-- Start of Data for processing --
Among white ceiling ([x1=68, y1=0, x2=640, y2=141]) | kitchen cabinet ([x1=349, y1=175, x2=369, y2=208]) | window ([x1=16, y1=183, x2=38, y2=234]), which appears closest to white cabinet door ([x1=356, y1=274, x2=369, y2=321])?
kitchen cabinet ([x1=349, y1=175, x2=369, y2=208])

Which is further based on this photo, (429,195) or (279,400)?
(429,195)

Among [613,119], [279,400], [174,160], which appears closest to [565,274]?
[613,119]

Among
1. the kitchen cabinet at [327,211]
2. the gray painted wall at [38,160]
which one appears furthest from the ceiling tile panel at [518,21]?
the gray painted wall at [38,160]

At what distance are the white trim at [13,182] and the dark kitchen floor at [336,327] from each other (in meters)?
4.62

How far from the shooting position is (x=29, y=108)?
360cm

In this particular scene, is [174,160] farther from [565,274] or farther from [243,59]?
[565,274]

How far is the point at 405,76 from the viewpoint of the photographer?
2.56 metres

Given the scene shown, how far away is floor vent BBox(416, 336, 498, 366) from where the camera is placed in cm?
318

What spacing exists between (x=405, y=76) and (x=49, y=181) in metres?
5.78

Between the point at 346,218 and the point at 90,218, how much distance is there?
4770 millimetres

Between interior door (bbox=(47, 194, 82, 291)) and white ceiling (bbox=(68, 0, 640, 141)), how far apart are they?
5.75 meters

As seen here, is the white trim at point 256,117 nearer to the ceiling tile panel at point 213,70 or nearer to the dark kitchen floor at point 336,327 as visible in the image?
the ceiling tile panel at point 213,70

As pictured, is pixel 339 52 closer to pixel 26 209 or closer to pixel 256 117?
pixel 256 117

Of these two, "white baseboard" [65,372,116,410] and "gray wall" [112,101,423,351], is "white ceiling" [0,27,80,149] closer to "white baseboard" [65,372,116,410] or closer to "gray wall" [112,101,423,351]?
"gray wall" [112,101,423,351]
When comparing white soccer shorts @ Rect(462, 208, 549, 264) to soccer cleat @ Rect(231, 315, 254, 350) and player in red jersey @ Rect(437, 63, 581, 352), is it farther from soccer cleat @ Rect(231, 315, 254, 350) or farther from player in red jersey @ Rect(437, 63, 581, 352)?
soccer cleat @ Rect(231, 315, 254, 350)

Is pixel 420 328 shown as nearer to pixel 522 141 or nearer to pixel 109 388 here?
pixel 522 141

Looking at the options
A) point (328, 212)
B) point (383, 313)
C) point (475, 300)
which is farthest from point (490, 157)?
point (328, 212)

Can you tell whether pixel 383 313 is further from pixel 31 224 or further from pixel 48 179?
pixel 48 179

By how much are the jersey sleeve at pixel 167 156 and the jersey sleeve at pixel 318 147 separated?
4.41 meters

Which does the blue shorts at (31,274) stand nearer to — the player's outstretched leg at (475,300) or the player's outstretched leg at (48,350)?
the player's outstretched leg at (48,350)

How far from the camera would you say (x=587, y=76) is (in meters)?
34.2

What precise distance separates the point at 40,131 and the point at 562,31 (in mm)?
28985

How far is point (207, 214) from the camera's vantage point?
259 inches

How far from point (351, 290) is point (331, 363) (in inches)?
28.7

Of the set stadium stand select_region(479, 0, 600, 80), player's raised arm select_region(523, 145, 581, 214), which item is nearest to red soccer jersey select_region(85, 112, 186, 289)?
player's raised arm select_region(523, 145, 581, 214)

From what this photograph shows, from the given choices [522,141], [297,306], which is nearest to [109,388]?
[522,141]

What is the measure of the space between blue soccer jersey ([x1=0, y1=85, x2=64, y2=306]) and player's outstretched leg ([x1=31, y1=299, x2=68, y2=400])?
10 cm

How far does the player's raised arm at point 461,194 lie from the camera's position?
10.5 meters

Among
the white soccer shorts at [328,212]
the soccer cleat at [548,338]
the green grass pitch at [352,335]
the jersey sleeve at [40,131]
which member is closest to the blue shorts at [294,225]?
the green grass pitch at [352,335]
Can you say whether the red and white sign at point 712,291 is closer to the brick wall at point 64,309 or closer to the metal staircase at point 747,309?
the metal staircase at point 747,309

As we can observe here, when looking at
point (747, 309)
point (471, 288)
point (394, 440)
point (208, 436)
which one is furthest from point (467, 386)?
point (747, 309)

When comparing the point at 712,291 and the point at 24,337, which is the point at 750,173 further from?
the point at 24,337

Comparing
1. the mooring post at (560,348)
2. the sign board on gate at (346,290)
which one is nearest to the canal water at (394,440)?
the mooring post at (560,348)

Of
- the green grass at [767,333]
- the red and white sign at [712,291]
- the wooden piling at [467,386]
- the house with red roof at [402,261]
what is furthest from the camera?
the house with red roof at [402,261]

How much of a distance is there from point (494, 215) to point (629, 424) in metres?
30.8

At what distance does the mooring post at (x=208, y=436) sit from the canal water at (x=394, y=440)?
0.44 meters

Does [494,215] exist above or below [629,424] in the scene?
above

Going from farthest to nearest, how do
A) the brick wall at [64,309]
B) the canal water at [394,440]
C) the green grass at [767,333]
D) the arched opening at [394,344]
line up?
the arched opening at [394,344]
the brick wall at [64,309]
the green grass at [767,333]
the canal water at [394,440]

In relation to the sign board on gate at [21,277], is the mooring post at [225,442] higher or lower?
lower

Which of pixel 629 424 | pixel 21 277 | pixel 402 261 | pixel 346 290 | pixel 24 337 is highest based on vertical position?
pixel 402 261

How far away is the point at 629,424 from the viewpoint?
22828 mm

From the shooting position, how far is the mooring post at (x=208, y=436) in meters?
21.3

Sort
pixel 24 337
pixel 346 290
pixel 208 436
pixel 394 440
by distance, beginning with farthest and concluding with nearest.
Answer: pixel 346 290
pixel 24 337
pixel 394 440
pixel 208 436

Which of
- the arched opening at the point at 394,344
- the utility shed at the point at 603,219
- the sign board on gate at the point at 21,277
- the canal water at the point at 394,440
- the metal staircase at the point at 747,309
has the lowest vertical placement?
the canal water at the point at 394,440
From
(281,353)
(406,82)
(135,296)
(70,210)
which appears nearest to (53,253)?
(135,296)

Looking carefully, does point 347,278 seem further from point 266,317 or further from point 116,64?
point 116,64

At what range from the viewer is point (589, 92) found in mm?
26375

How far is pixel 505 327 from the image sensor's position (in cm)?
-- End of Data for processing --
### What you need to do
Copy out all the records again, putting "pale ceiling" in place of every "white ceiling" and leaving everything else the same.

### Solution to the problem
Among pale ceiling ([x1=68, y1=0, x2=640, y2=141]) | kitchen cabinet ([x1=349, y1=175, x2=369, y2=208]) | window ([x1=16, y1=183, x2=38, y2=234]), which appears closest to white cabinet door ([x1=356, y1=274, x2=369, y2=321])?
kitchen cabinet ([x1=349, y1=175, x2=369, y2=208])

Which is further based on this photo, (429,195) or (279,400)?
(429,195)

Among [613,119], [279,400], [174,160], which appears closest to [565,274]?
[613,119]

Among
1. the kitchen cabinet at [327,211]
2. the gray painted wall at [38,160]
which one appears furthest from the ceiling tile panel at [518,21]?
the gray painted wall at [38,160]

At what distance are the white trim at [13,182] and the dark kitchen floor at [336,327] from each other (in meters)?
4.62

How far from the shooting position is (x=29, y=108)?
360cm

In this particular scene, is [174,160] farther from [565,274] or farther from [243,59]?
[565,274]

How far is the point at 405,76 from the viewpoint of the photographer?
2.56 metres

Given the scene shown, how far away is floor vent BBox(416, 336, 498, 366) from where the camera is placed in cm?
318

What spacing exists between (x=405, y=76) and (x=49, y=181) in metres?
5.78

Between the point at 346,218 and the point at 90,218, how much distance is there?
4770 millimetres

Between interior door (bbox=(47, 194, 82, 291)) and pale ceiling (bbox=(68, 0, 640, 141)), how far apart are they?
5.75 meters

As seen here, is the white trim at point 256,117 nearer to the ceiling tile panel at point 213,70 or nearer to the dark kitchen floor at point 336,327 as visible in the image?
the ceiling tile panel at point 213,70

As pictured, is pixel 339 52 closer to pixel 26 209 or closer to pixel 256 117?
pixel 256 117

Of these two, "white baseboard" [65,372,116,410] and "gray wall" [112,101,423,351], is "pale ceiling" [0,27,80,149] closer to "white baseboard" [65,372,116,410] or closer to "gray wall" [112,101,423,351]?
"gray wall" [112,101,423,351]
When comparing white soccer shorts @ Rect(462, 208, 549, 264) to soccer cleat @ Rect(231, 315, 254, 350) and player in red jersey @ Rect(437, 63, 581, 352), is it farther from soccer cleat @ Rect(231, 315, 254, 350) or farther from player in red jersey @ Rect(437, 63, 581, 352)?
soccer cleat @ Rect(231, 315, 254, 350)

Is pixel 420 328 shown as nearer to pixel 522 141 or nearer to pixel 109 388 here?
pixel 522 141

Looking at the options
A) point (328, 212)
B) point (383, 313)
C) point (475, 300)
which is farthest from point (490, 157)?
point (328, 212)

Can you tell whether pixel 383 313 is further from pixel 31 224 or further from pixel 48 179?
pixel 48 179

By how much are the jersey sleeve at pixel 167 156 and the jersey sleeve at pixel 318 147 separated?
4.41 meters

Which does the blue shorts at (31,274) stand nearer to — the player's outstretched leg at (475,300) or the player's outstretched leg at (48,350)?
the player's outstretched leg at (48,350)

How far from the camera would you say (x=587, y=76) is (in meters)?
34.2

What precise distance separates the point at 40,131 and the point at 562,31 (in mm)?
28985

How far is point (207, 214) from the camera's vantage point?
259 inches

How far from point (351, 290) is point (331, 363) (in inches)?
28.7

Of the set stadium stand select_region(479, 0, 600, 80), player's raised arm select_region(523, 145, 581, 214), which item is nearest to red soccer jersey select_region(85, 112, 186, 289)?
player's raised arm select_region(523, 145, 581, 214)

From what this photograph shows, from the given choices [522,141], [297,306], which is nearest to [109,388]?
[522,141]

What is the measure of the space between blue soccer jersey ([x1=0, y1=85, x2=64, y2=306]) and player's outstretched leg ([x1=31, y1=299, x2=68, y2=400])?
10 cm

How far does the player's raised arm at point 461,194 lie from the camera's position?
10.5 meters

Among
the white soccer shorts at [328,212]
the soccer cleat at [548,338]
the green grass pitch at [352,335]
the jersey sleeve at [40,131]
which member is closest to the blue shorts at [294,225]?
the green grass pitch at [352,335]
Can you say whether the red and white sign at point 712,291 is closer to the brick wall at point 64,309 or closer to the metal staircase at point 747,309?
the metal staircase at point 747,309

As we can observe here, when looking at
point (747, 309)
point (471, 288)
point (394, 440)
point (208, 436)
which one is furthest from point (467, 386)?
point (747, 309)

When comparing the point at 712,291 and the point at 24,337, which is the point at 750,173 further from?
the point at 24,337

Comparing
1. the mooring post at (560,348)
2. the sign board on gate at (346,290)
which one is nearest to the canal water at (394,440)?
the mooring post at (560,348)

Of
- the green grass at [767,333]
- the red and white sign at [712,291]
- the wooden piling at [467,386]
- the house with red roof at [402,261]
what is furthest from the camera?
the house with red roof at [402,261]

How much of a distance is there from point (494, 215) to point (629, 424) in metres?
30.8

At what distance does the mooring post at (x=208, y=436) sit from the canal water at (x=394, y=440)?
0.44 meters

Does [494,215] exist above or below [629,424] in the scene?
above

Going from farthest to nearest, how do
A) the brick wall at [64,309]
B) the canal water at [394,440]
C) the green grass at [767,333]
D) the arched opening at [394,344]
line up?
the arched opening at [394,344]
the brick wall at [64,309]
the green grass at [767,333]
the canal water at [394,440]

In relation to the sign board on gate at [21,277], is the mooring post at [225,442] higher or lower?
lower

Which of pixel 629 424 | pixel 21 277 | pixel 402 261 | pixel 346 290 | pixel 24 337 is highest based on vertical position?
pixel 402 261

How far away is the point at 629,424 from the viewpoint?
22828 mm

From the shooting position, how far is the mooring post at (x=208, y=436) in meters?
21.3

Sort
pixel 24 337
pixel 346 290
pixel 208 436
pixel 394 440
by distance, beginning with farthest and concluding with nearest.
Answer: pixel 346 290
pixel 24 337
pixel 394 440
pixel 208 436

Which of
- the arched opening at the point at 394,344
- the utility shed at the point at 603,219
- the sign board on gate at the point at 21,277
- the canal water at the point at 394,440
- the metal staircase at the point at 747,309
has the lowest vertical placement?
the canal water at the point at 394,440
From
(281,353)
(406,82)
(135,296)
(70,210)
which appears nearest to (53,253)?
(135,296)

Looking carefully, does point 347,278 seem further from point 266,317 or further from point 116,64?
point 116,64

At what range from the viewer is point (589, 92) found in mm?
26375

How far is pixel 505 327 from the image sensor's position (in cm)?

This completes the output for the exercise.